• New generation propeller repair equipment used for cropping in Singapore

    New generation propeller repair equipment used for cropping in Singapore


    Recently a team of Hydrex diver/technicians performed a propeller blade operation on a 300-meter container vessel in Singapore. All six blades of the vessel’s propeller were damaged and needed to be cropped.

    Having developed different procedures for different kinds of damage, Hydrex is equipped and trained to make the best of a bent or broken propeller. Ideally, the in-house developed cold straightening technique is used. This procedure enables Hydrex to straighten damaged blades in-water, allowing commercial operations to continue without the need to drydock.

    In the following example cropping was the only option as the damage to the propeller blades was too great to allow cold straightening. This kind of repair is carried out with the propeller blade cutting equipment developed by the Hydrex research department. In cases where there is an even number of blades an identical piece will be cropped from the opposite blade to restore the hydrodynamic stability of the propeller. By doing so, the best possible efficiency is obtained.

    The six blades of a container vessel’s propeller were severely bent. An on-site solution was needed to restore the propeller’s balance and efficiency. A Hydrex diver/technicians team was therefore rapidly mobilized to the ship’s location to restore the damaged blades to as close to their original condition as possible.

    Because the ship could be trimmed enough to bring the blades above water, a scaffolding was installed around the propeller. This allowed the team to perform the operation in the dry.

    The operation started with a detailed survey of the affected propeller blades. The inspection revealed that the six blades were bent over angles of up to 90 degrees. The team then used the information acquired during the inspection to calculate and determine the correct measurements needed to modify the trailing edges of the propeller blades. Next the divers cropped the blades one by one to give them the correct radius. When the cropping was complete, the blades were polished to make sure that any remaining loss of efficiency would be minimal.

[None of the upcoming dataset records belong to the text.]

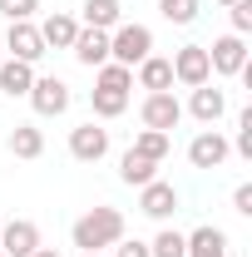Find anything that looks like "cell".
<instances>
[{
  "mask_svg": "<svg viewBox=\"0 0 252 257\" xmlns=\"http://www.w3.org/2000/svg\"><path fill=\"white\" fill-rule=\"evenodd\" d=\"M79 257H104V252H79Z\"/></svg>",
  "mask_w": 252,
  "mask_h": 257,
  "instance_id": "31",
  "label": "cell"
},
{
  "mask_svg": "<svg viewBox=\"0 0 252 257\" xmlns=\"http://www.w3.org/2000/svg\"><path fill=\"white\" fill-rule=\"evenodd\" d=\"M183 114H193L198 124L213 128L222 114H227V99H222V89H213V79H208V84H198V89H193V99H188V109H183Z\"/></svg>",
  "mask_w": 252,
  "mask_h": 257,
  "instance_id": "14",
  "label": "cell"
},
{
  "mask_svg": "<svg viewBox=\"0 0 252 257\" xmlns=\"http://www.w3.org/2000/svg\"><path fill=\"white\" fill-rule=\"evenodd\" d=\"M139 213H144V218H154V223L173 218V213H178V188H173V183H163V178L144 183V188H139Z\"/></svg>",
  "mask_w": 252,
  "mask_h": 257,
  "instance_id": "8",
  "label": "cell"
},
{
  "mask_svg": "<svg viewBox=\"0 0 252 257\" xmlns=\"http://www.w3.org/2000/svg\"><path fill=\"white\" fill-rule=\"evenodd\" d=\"M69 237H74L79 252H104V247H114L124 237V213L119 208H89L79 223L69 227Z\"/></svg>",
  "mask_w": 252,
  "mask_h": 257,
  "instance_id": "2",
  "label": "cell"
},
{
  "mask_svg": "<svg viewBox=\"0 0 252 257\" xmlns=\"http://www.w3.org/2000/svg\"><path fill=\"white\" fill-rule=\"evenodd\" d=\"M25 99L35 104V114H40V119H60L64 109H69V84L55 79V74H45V79L35 74V84H30V94H25Z\"/></svg>",
  "mask_w": 252,
  "mask_h": 257,
  "instance_id": "5",
  "label": "cell"
},
{
  "mask_svg": "<svg viewBox=\"0 0 252 257\" xmlns=\"http://www.w3.org/2000/svg\"><path fill=\"white\" fill-rule=\"evenodd\" d=\"M119 178H124L129 188H144V183H154V178H158V163H154V159H144V154H134V149H129L124 159H119Z\"/></svg>",
  "mask_w": 252,
  "mask_h": 257,
  "instance_id": "20",
  "label": "cell"
},
{
  "mask_svg": "<svg viewBox=\"0 0 252 257\" xmlns=\"http://www.w3.org/2000/svg\"><path fill=\"white\" fill-rule=\"evenodd\" d=\"M213 5H232V0H213Z\"/></svg>",
  "mask_w": 252,
  "mask_h": 257,
  "instance_id": "32",
  "label": "cell"
},
{
  "mask_svg": "<svg viewBox=\"0 0 252 257\" xmlns=\"http://www.w3.org/2000/svg\"><path fill=\"white\" fill-rule=\"evenodd\" d=\"M149 55H154V30H149V25H139V20L129 25V20H124V25L109 30V60H114V64L134 69V64L149 60Z\"/></svg>",
  "mask_w": 252,
  "mask_h": 257,
  "instance_id": "3",
  "label": "cell"
},
{
  "mask_svg": "<svg viewBox=\"0 0 252 257\" xmlns=\"http://www.w3.org/2000/svg\"><path fill=\"white\" fill-rule=\"evenodd\" d=\"M168 64H173V79H178V84H188V89H198V84H208V79H213L208 45H183Z\"/></svg>",
  "mask_w": 252,
  "mask_h": 257,
  "instance_id": "6",
  "label": "cell"
},
{
  "mask_svg": "<svg viewBox=\"0 0 252 257\" xmlns=\"http://www.w3.org/2000/svg\"><path fill=\"white\" fill-rule=\"evenodd\" d=\"M158 15L168 25H193L198 20V0H158Z\"/></svg>",
  "mask_w": 252,
  "mask_h": 257,
  "instance_id": "24",
  "label": "cell"
},
{
  "mask_svg": "<svg viewBox=\"0 0 252 257\" xmlns=\"http://www.w3.org/2000/svg\"><path fill=\"white\" fill-rule=\"evenodd\" d=\"M129 149H134V154H144V159H154V163H163V159H168V149H173V139H168V134H158V128H144Z\"/></svg>",
  "mask_w": 252,
  "mask_h": 257,
  "instance_id": "22",
  "label": "cell"
},
{
  "mask_svg": "<svg viewBox=\"0 0 252 257\" xmlns=\"http://www.w3.org/2000/svg\"><path fill=\"white\" fill-rule=\"evenodd\" d=\"M114 257H149V242H139V237H119V242H114Z\"/></svg>",
  "mask_w": 252,
  "mask_h": 257,
  "instance_id": "28",
  "label": "cell"
},
{
  "mask_svg": "<svg viewBox=\"0 0 252 257\" xmlns=\"http://www.w3.org/2000/svg\"><path fill=\"white\" fill-rule=\"evenodd\" d=\"M227 154H232V144L222 139L218 128H203V134L188 144V163H193V168H222Z\"/></svg>",
  "mask_w": 252,
  "mask_h": 257,
  "instance_id": "11",
  "label": "cell"
},
{
  "mask_svg": "<svg viewBox=\"0 0 252 257\" xmlns=\"http://www.w3.org/2000/svg\"><path fill=\"white\" fill-rule=\"evenodd\" d=\"M30 257H64V252H55V247H35Z\"/></svg>",
  "mask_w": 252,
  "mask_h": 257,
  "instance_id": "30",
  "label": "cell"
},
{
  "mask_svg": "<svg viewBox=\"0 0 252 257\" xmlns=\"http://www.w3.org/2000/svg\"><path fill=\"white\" fill-rule=\"evenodd\" d=\"M183 237H188L183 257H227V232L222 227H198V232H183Z\"/></svg>",
  "mask_w": 252,
  "mask_h": 257,
  "instance_id": "18",
  "label": "cell"
},
{
  "mask_svg": "<svg viewBox=\"0 0 252 257\" xmlns=\"http://www.w3.org/2000/svg\"><path fill=\"white\" fill-rule=\"evenodd\" d=\"M129 89H134V69H124V64H99L94 74V94H89V104H94V119H119L129 109Z\"/></svg>",
  "mask_w": 252,
  "mask_h": 257,
  "instance_id": "1",
  "label": "cell"
},
{
  "mask_svg": "<svg viewBox=\"0 0 252 257\" xmlns=\"http://www.w3.org/2000/svg\"><path fill=\"white\" fill-rule=\"evenodd\" d=\"M74 35H79V20H74V15H64V10H55V15H45V20H40V40H45V50H69V45H74Z\"/></svg>",
  "mask_w": 252,
  "mask_h": 257,
  "instance_id": "15",
  "label": "cell"
},
{
  "mask_svg": "<svg viewBox=\"0 0 252 257\" xmlns=\"http://www.w3.org/2000/svg\"><path fill=\"white\" fill-rule=\"evenodd\" d=\"M232 149H237L242 159H252V109L237 114V139H232Z\"/></svg>",
  "mask_w": 252,
  "mask_h": 257,
  "instance_id": "25",
  "label": "cell"
},
{
  "mask_svg": "<svg viewBox=\"0 0 252 257\" xmlns=\"http://www.w3.org/2000/svg\"><path fill=\"white\" fill-rule=\"evenodd\" d=\"M30 84H35V64H25V60H0V94L25 99V94H30Z\"/></svg>",
  "mask_w": 252,
  "mask_h": 257,
  "instance_id": "16",
  "label": "cell"
},
{
  "mask_svg": "<svg viewBox=\"0 0 252 257\" xmlns=\"http://www.w3.org/2000/svg\"><path fill=\"white\" fill-rule=\"evenodd\" d=\"M139 119H144V128L173 134V128L183 124V104L173 99V89H158V94H144V104H139Z\"/></svg>",
  "mask_w": 252,
  "mask_h": 257,
  "instance_id": "4",
  "label": "cell"
},
{
  "mask_svg": "<svg viewBox=\"0 0 252 257\" xmlns=\"http://www.w3.org/2000/svg\"><path fill=\"white\" fill-rule=\"evenodd\" d=\"M232 208H237L242 218H252V183H237V188H232Z\"/></svg>",
  "mask_w": 252,
  "mask_h": 257,
  "instance_id": "29",
  "label": "cell"
},
{
  "mask_svg": "<svg viewBox=\"0 0 252 257\" xmlns=\"http://www.w3.org/2000/svg\"><path fill=\"white\" fill-rule=\"evenodd\" d=\"M0 257H5V252H0Z\"/></svg>",
  "mask_w": 252,
  "mask_h": 257,
  "instance_id": "34",
  "label": "cell"
},
{
  "mask_svg": "<svg viewBox=\"0 0 252 257\" xmlns=\"http://www.w3.org/2000/svg\"><path fill=\"white\" fill-rule=\"evenodd\" d=\"M5 45H10V60H25V64H35L45 55V40H40V25L35 20H10Z\"/></svg>",
  "mask_w": 252,
  "mask_h": 257,
  "instance_id": "10",
  "label": "cell"
},
{
  "mask_svg": "<svg viewBox=\"0 0 252 257\" xmlns=\"http://www.w3.org/2000/svg\"><path fill=\"white\" fill-rule=\"evenodd\" d=\"M183 252H188V237L173 232V227H163L154 242H149V257H183Z\"/></svg>",
  "mask_w": 252,
  "mask_h": 257,
  "instance_id": "23",
  "label": "cell"
},
{
  "mask_svg": "<svg viewBox=\"0 0 252 257\" xmlns=\"http://www.w3.org/2000/svg\"><path fill=\"white\" fill-rule=\"evenodd\" d=\"M35 247H40V227L30 218H15V223L0 227V252L5 257H30Z\"/></svg>",
  "mask_w": 252,
  "mask_h": 257,
  "instance_id": "12",
  "label": "cell"
},
{
  "mask_svg": "<svg viewBox=\"0 0 252 257\" xmlns=\"http://www.w3.org/2000/svg\"><path fill=\"white\" fill-rule=\"evenodd\" d=\"M134 69H139V89H149V94L173 89V64L163 60V55H149V60H139Z\"/></svg>",
  "mask_w": 252,
  "mask_h": 257,
  "instance_id": "17",
  "label": "cell"
},
{
  "mask_svg": "<svg viewBox=\"0 0 252 257\" xmlns=\"http://www.w3.org/2000/svg\"><path fill=\"white\" fill-rule=\"evenodd\" d=\"M10 154H15V159H40V154H45V134L35 124H15L10 128Z\"/></svg>",
  "mask_w": 252,
  "mask_h": 257,
  "instance_id": "21",
  "label": "cell"
},
{
  "mask_svg": "<svg viewBox=\"0 0 252 257\" xmlns=\"http://www.w3.org/2000/svg\"><path fill=\"white\" fill-rule=\"evenodd\" d=\"M69 154H74L79 163H99L104 154H109V128L94 124V119L79 124V128H69Z\"/></svg>",
  "mask_w": 252,
  "mask_h": 257,
  "instance_id": "7",
  "label": "cell"
},
{
  "mask_svg": "<svg viewBox=\"0 0 252 257\" xmlns=\"http://www.w3.org/2000/svg\"><path fill=\"white\" fill-rule=\"evenodd\" d=\"M208 64H213V74H237L242 64H247V40L242 35H222V40H213L208 45Z\"/></svg>",
  "mask_w": 252,
  "mask_h": 257,
  "instance_id": "9",
  "label": "cell"
},
{
  "mask_svg": "<svg viewBox=\"0 0 252 257\" xmlns=\"http://www.w3.org/2000/svg\"><path fill=\"white\" fill-rule=\"evenodd\" d=\"M79 10H84V25H89V30H114V25H124V5H119V0H84Z\"/></svg>",
  "mask_w": 252,
  "mask_h": 257,
  "instance_id": "19",
  "label": "cell"
},
{
  "mask_svg": "<svg viewBox=\"0 0 252 257\" xmlns=\"http://www.w3.org/2000/svg\"><path fill=\"white\" fill-rule=\"evenodd\" d=\"M74 60L84 64V69H99V64H109V30H89V25H79L74 35Z\"/></svg>",
  "mask_w": 252,
  "mask_h": 257,
  "instance_id": "13",
  "label": "cell"
},
{
  "mask_svg": "<svg viewBox=\"0 0 252 257\" xmlns=\"http://www.w3.org/2000/svg\"><path fill=\"white\" fill-rule=\"evenodd\" d=\"M232 35H247L252 30V0H232Z\"/></svg>",
  "mask_w": 252,
  "mask_h": 257,
  "instance_id": "27",
  "label": "cell"
},
{
  "mask_svg": "<svg viewBox=\"0 0 252 257\" xmlns=\"http://www.w3.org/2000/svg\"><path fill=\"white\" fill-rule=\"evenodd\" d=\"M0 227H5V218H0Z\"/></svg>",
  "mask_w": 252,
  "mask_h": 257,
  "instance_id": "33",
  "label": "cell"
},
{
  "mask_svg": "<svg viewBox=\"0 0 252 257\" xmlns=\"http://www.w3.org/2000/svg\"><path fill=\"white\" fill-rule=\"evenodd\" d=\"M35 10H40V0H0V15L5 20H30Z\"/></svg>",
  "mask_w": 252,
  "mask_h": 257,
  "instance_id": "26",
  "label": "cell"
}]
</instances>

    The success of the operation was confirmed by the customer. After the operation the vessels completed sea trial and “managed to increase RPM up to 93 and developed 21 knots,” said Maxim Bolduev, Deputy Fleet Manager Southern Shipmanagement. “Before propeller trimming we got 53 RPM and only 14 knots.”

    Our R&D department is constantly looking into ways to enhance the available propeller repair techniques even further to improve our services. New models of both the straightening and the cutting machines have recently been put into service. These allow us to straighten blades that could previously only have been cropped and to crop extremely damaged blades with only a minimal loss of efficiency for the propeller. Both types of repairs can be carried out on-site and underwater, allowing the ship to return to commercial operations without the need to drydock.